Armand comprit soudain pourquoi M. Pierre se promenait toujours avec deux sacs : une besace pour les plantes, un sac à dos pour le change. Et ça le fit rire. Et ça le rendit heureux. Parce qu'ils se ressemblaient, et qu'on est toujours un peu heureux de ressembler à ceux qu'on aime.

Ils continuèrent leur chemin, faisant des pauses régulières, observant le monde alentour. Armand donnait le nom des choses qu'il connaissait et M. Pierre ajoutait de nouveaux savoirs, inlassablement. Lorsqu'ils tombaient sur une nouveauté ils s'arrêtaient, sortaient le papier et les crayons puis esquissaient des dessins simples, faits de traits primaires et de couleurs exactes. Un peu mal à l'aise, Armand corrigeait parfois les fautes de son maître, lui indiquant une erreur d'orthographe, ou la maladresse d'un trait. Le Fossoyeur ne possédait aucun talent pour dessiner et il ne maniait pas bien les lettres non plus. On sentait chez lui une réelle difficulté à tracer les courbes et leur donner du sens. Contrairement à son maître, l'apprenti montrait un vif talent dans l'agencement des mots et leur illustration. Pour son âge il usait d'un vocabulaire riche et construit, allié à une science précise de la construction. Il savait chercher au cœur des choses pour les traduire avec simplicité et pertinence. Comme le disait Féval il avait « le genre de cerveau qui trace des ronds dans des carrés ». Armand ne comprenait pas – même si Molly lui avait expliqué la quadrature du cercle – et il n'était pas certain que Féval se comprenne non plus.

Alors qu'ils croquaient une plante étonnante aux pétales rouges vives et à la tige grasse – probablement un genre d'orchidée, selon M. Pierre – un rayon de soleil vint leur réchauffer le visage et Armand laissa tomber ses affaires, courant après le rais pour en savourer le contact. Il ouvrit les mains pour essayer de le garder contre lui et, à sa grande surprise, il y parvint.

Là.

Juste là.

Dans ses paumes.

Un morceau du soleil.

Surpris, il eut l'immédiat réflexe de le lâcher mais les mains de M. Pierre se refermèrent en étau, et il conserva sa trouvaille.
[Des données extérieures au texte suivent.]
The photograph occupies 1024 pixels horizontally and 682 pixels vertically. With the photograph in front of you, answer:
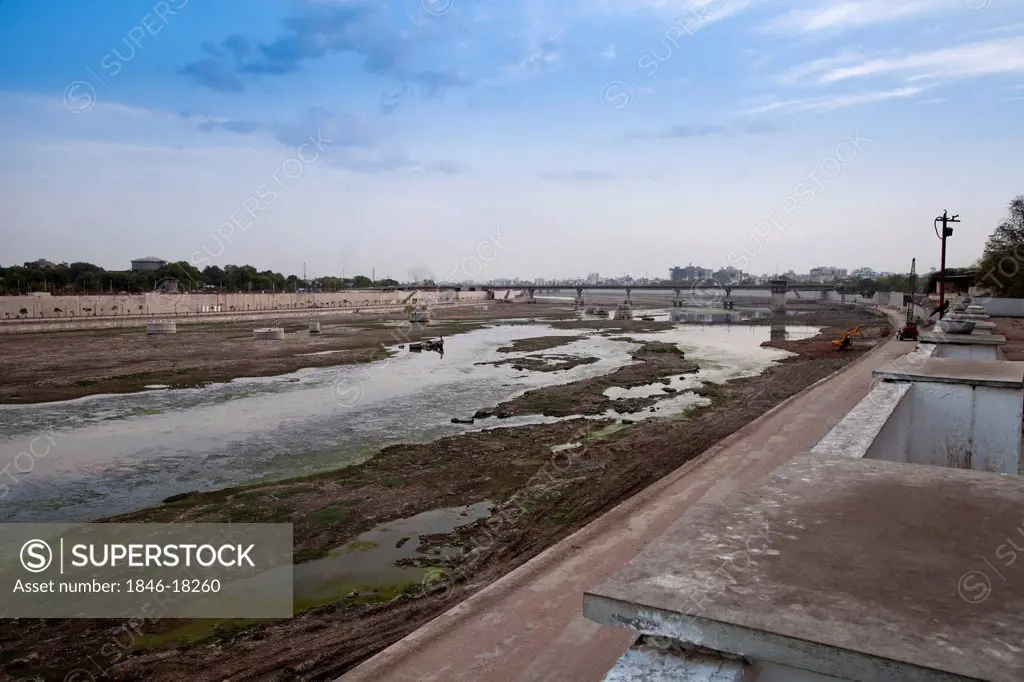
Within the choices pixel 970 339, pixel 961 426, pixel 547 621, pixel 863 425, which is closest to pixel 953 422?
pixel 961 426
« N'ouvre surtout pas, je vais chercher une boîte. »

Obéissant, l'apprenti conserva ses mains bien fermées, risquant simplement un rapide coup d’œil entre le pouce et l'index.

Il y avait bien une lueur, dans la sombre prison de chair. Un éclat passait sur sa peau, s'agitant comme une musaraigne, dont les longues moustaches chatouillaient ses mains. Il devait lutter pour ne pas lâcher ni secouer ses extrémités, et fut soulagé lorsque M. Pierre ramena un coffret de bois.

« J'espère qu'il sera assez grand pour le retenir.

— Mais... c'est vraiment du soleil ? s'étonna le petit garçon.

— Bien sûr, c'est toi qui l'as attrapé, non ?

— C'est pas une luciole ? Ou un autre insecte ? »

M. Pierre fit non de la tête, et ouvrit le coffre avant de le tendre vers Armand.

« Essaye de le glisser doucement, normalement c'est la bonne fleur. »

Une fleur ? Mais quelle fleur ? Il s'agissait d'une fleur ou d'un soleil ? Il fallait se décider, à la fin !

Remarquant l'air circonspect de son disciple, le Fossoyeur, attira son attention sur le dessin gravé dans le bois.

« Un tournesol. Un tournesol dans du chêne. C'est le meilleur piège à soleil qui puisse exister ».

Ne posant pas plus de questions – elles viendraient après – Armand plaça ses poings au dessus de la boite, avant d'ouvrir lentement par en dessous. Il sentit le soleil glisser de ses mains, pour aller se réfugier dans la cassette que M. Pierre referma aussitôt. Il lui confia l'objet avec douceur, l'air sérieux.

« C'est très rare, tu devrais lui donner un nom.

— Un nom ?

— Oui, confirma le Fossoyeur. Pour le garder. »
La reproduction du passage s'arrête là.